Name: Amphotericin B (Liposomal)

What are some side effects that I need to call my doctor about right away?

WARNING/CAUTION: Even though it may be rare, some people may have very bad and sometimes deadly side effects when taking a drug. Tell your doctor or get medical help right away if you have any of the following signs or symptoms that may be related to a very bad side effect:

  • Signs of an allergic reaction, like rash; hives; itching; red, swollen, blistered, or peeling skin with or without fever; wheezing; tightness in the chest or throat; trouble breathing or talking; unusual hoarseness; or swelling of the mouth, face, lips, tongue, or throat.
  • Signs of liver problems like dark urine, feeling tired, not hungry, upset stomach or stomach pain, light-colored stools, throwing up, or yellow skin or eyes.
  • Signs of kidney problems like unable to pass urine, change in how much urine is passed, blood in the urine, or a big weight gain.
  • Signs of high blood sugar like confusion, feeling sleepy, more thirst, more hungry, passing urine more often, flushing, fast breathing, or breath that smells like fruit.
  • Signs of electrolyte problems like mood changes, confusion, muscle pain or weakness, a heartbeat that does not feel normal, seizures, not hungry, or very bad upset stomach or throwing up.
  • Signs of high or low blood pressure like very bad headache or dizziness, passing out, change in eyesight.
  • Chest pain or pressure or a fast heartbeat.
  • Black, tarry, or bloody stools.
  • Throwing up blood or throw up that looks like coffee grounds.
  • Shortness of breath, a big weight gain, or swelling in the arms or legs.
  • Fever or chills.
  • Sore throat.
  • Feeling very tired or weak.
  • Any unexplained bruising or bleeding.

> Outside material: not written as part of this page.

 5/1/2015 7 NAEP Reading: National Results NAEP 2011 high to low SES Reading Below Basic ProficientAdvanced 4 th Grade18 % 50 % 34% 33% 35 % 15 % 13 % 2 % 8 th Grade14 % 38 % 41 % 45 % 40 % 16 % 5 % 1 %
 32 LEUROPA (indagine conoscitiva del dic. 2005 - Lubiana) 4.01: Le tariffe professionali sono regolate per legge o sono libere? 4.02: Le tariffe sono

How do I store and/or throw out Amphotericin B?

  • If you need to store this medicine at home, talk with your doctor, nurse, or pharmacist about how to store it.

Brand Names U.S.

  • AmBisome

Reconstitution

Reconstitute with 12 mL SWFI to a concentration of 4 mg/mL. The use of any solution other than those recommended, or the presence of a bacteriostatic agent in the solution, may cause precipitation. Shake the vial vigorously for 30 seconds, until dispersed into a translucent yellow suspension.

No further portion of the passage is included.